After leaving the tutelage of Craig’s lab at Notre Dame, Truman landed at Harvard University where his doctoral thesis demonstrated that “body clocks” could be located in the brain and transplanted between species. He started with moths, because different moth species emerge from their cocoons at different times of the day.

“I took two moths that emerged at different times, one in the morning and one at night, and swapped the brains between the two,” Truman described. “And the species that should emerge in the morning then emerged at night, and vice versa. It was the first demonstration that a biological clock could be transplanted from one individual to another.”

Also, since the transplanted brains did not reconnect with the nervous system of the host, it had to be initiating the emergence behavior by a substance released into the circulation. This eventually led to the discovery of a new family of insect hormones.

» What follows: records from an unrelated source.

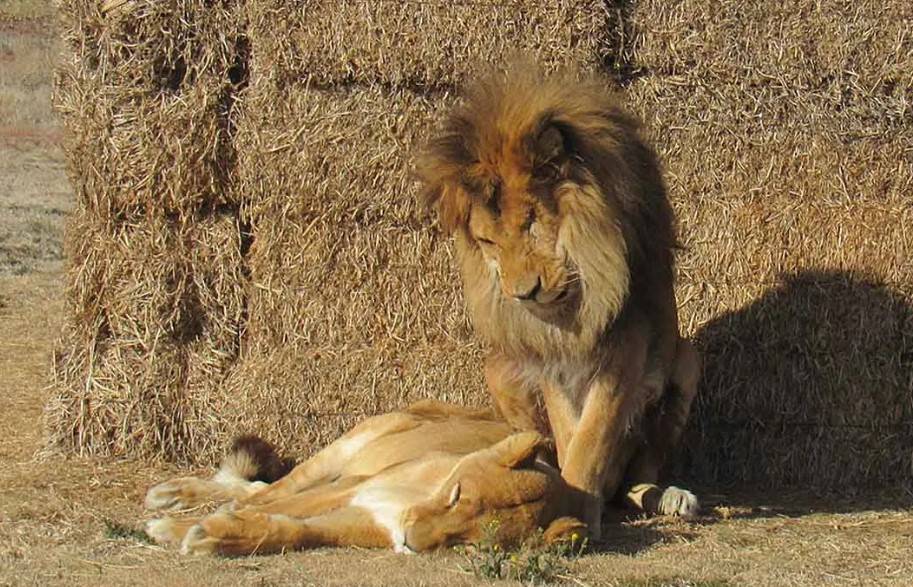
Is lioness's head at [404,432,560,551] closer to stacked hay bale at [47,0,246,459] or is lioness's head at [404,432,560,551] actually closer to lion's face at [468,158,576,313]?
lion's face at [468,158,576,313]

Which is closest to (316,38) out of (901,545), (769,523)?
(769,523)

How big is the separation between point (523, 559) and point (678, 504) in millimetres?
1443

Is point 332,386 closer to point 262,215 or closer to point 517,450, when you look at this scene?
point 262,215

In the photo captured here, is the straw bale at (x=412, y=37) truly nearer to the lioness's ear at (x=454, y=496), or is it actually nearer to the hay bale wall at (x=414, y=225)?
the hay bale wall at (x=414, y=225)

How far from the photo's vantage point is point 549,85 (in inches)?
237

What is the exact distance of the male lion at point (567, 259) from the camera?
5.60 metres

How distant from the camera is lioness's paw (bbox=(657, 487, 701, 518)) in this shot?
20.4ft

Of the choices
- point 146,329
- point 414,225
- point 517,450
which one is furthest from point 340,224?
point 517,450

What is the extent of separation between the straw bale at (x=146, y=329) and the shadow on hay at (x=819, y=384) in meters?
2.40

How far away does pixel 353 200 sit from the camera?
7.04 metres

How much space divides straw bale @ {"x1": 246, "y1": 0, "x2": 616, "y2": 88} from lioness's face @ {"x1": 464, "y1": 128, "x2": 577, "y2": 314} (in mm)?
1459

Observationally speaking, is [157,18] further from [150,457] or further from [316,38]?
[150,457]

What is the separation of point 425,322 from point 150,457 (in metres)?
1.49

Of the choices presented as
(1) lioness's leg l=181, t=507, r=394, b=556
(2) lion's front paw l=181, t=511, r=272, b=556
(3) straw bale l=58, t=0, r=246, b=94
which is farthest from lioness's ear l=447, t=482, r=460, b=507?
(3) straw bale l=58, t=0, r=246, b=94
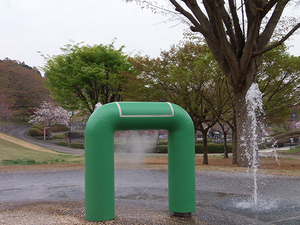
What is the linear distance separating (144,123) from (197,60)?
1106 centimetres

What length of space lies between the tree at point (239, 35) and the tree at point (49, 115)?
4027cm

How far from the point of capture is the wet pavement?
4019 millimetres

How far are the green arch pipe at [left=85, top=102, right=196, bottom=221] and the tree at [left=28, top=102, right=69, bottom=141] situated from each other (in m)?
44.6

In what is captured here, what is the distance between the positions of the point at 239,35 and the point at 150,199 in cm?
713

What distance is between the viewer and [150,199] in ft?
18.2

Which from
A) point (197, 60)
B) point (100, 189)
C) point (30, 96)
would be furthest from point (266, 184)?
point (30, 96)

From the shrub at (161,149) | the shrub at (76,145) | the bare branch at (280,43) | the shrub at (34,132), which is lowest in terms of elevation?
the shrub at (161,149)

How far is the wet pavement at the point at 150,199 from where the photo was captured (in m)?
4.02

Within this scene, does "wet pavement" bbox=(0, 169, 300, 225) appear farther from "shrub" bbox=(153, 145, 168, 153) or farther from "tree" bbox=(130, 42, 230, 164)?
"shrub" bbox=(153, 145, 168, 153)

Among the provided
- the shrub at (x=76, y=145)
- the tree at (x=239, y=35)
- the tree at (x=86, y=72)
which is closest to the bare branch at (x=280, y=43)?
the tree at (x=239, y=35)

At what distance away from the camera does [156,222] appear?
3.72 metres

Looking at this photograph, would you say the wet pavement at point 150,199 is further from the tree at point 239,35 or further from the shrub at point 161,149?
the shrub at point 161,149

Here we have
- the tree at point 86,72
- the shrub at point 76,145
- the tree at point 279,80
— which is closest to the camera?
the tree at point 279,80

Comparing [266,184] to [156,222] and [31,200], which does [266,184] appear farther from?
[31,200]
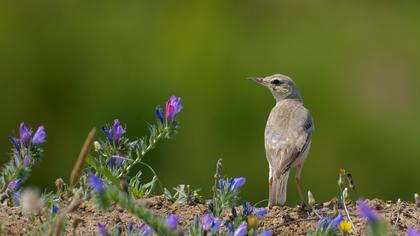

“My second interest was in metamorphosis itself,” said Truman, who spoke on Zoom from his office that features an oversized print of a moth on the wall behind him. “You know, how do insects undergo this dramatic change? How do organ systems of the larva transform to function in the completely different body of the adult?

His interests in the field eventually focused on the nervous system. He wanted to understand how the brain changes as a caterpillar transforms into an adult, or a maggot becomes a fly. In more primitive insects like crickets and grasshoppers, an individual that hatches from the egg is a miniature version of the adult and its brain is wired the same as an adult’s. However, insects that goes through complete metamorphosis, like a fruit fly, the issue is quite different — the larva that hatches looks nothing like a fly, and its brain is built to control the body of a maggot, not a fly.

“I have become intrigued with trying to understand how a larval stage evolved in the first place, and how embryonic development was diverted to make a reduced, rewired larval brain, rather that a mini adult brain as is seen in crickets and grasshoppers,” Truman said.

Originally from Akron, Ohio, Truman earned his doctoral degree in biology from Harvard University in 1970. He remained at Harvard as a junior fellow until joining the faculty at the University of Washington in 1973. He retired from there in 2007 and became a group leader at the Janelia Research Campus of the Howard Hughes Medical Institute.

Truman returned to Seattle in 2016 and worked in Washington’s Friday Harbor Laboratories and continues to do the research he enjoys.

Though his inspiration began with working in Craig’s lab, that decision came after some discovery — and Truman felt his varied background as an undergraduate student at Notre Dame came in handy once he got to Harvard.

“There was no problem getting a project together and doing the work, because the courses I took at Notre Dame prepared me for anything,” he said.

And he had words of advice for students in the College of Science.

“You don’t want to specialize too much as an undergraduate — You want to keep that breadth,” he said.

After all, it could lead to a job at a zoo, in a national park … or to the National Academy of Sciences.